### Instructions to follow
Please repeat the line that contains "annotated detections (frame 1" and every line after it, exactly, through the end of the records.

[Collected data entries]
-------
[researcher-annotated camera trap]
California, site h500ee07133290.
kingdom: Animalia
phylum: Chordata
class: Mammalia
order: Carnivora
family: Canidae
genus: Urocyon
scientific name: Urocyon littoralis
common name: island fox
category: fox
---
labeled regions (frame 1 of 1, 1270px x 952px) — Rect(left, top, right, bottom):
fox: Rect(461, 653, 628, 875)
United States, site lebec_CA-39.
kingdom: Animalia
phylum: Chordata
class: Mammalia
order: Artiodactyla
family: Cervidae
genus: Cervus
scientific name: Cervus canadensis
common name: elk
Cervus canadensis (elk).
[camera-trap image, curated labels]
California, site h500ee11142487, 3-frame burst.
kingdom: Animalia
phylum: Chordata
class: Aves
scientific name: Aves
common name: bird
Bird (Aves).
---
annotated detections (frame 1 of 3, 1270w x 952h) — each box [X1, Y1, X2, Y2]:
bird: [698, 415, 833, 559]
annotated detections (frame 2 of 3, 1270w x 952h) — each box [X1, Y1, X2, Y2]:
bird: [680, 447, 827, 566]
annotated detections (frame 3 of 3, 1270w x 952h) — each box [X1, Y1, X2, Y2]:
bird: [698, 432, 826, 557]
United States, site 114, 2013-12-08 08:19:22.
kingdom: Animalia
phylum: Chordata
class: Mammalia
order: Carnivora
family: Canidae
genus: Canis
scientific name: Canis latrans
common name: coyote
-------
### Answer
annotated detections (frame 1 of 3, 1270w x 952h) — each box [X1, Y1, X2, Y2]:
bird: [698, 415, 833, 559]
annotated detections (frame 2 of 3, 1270w x 952h) — each box [X1, Y1, X2, Y2]:
bird: [680, 447, 827, 566]
annotated detections (frame 3 of 3, 1270w x 952h) — each box [X1, Y1, X2, Y2]:
bird: [698, 432, 826, 557]
United States, site 114, 2013-12-08 08:19:22.
kingdom: Animalia
phylum: Chordata
class: Mammalia
order: Carnivora
family: Canidae
genus: Canis
scientific name: Canis latrans
common name: coyote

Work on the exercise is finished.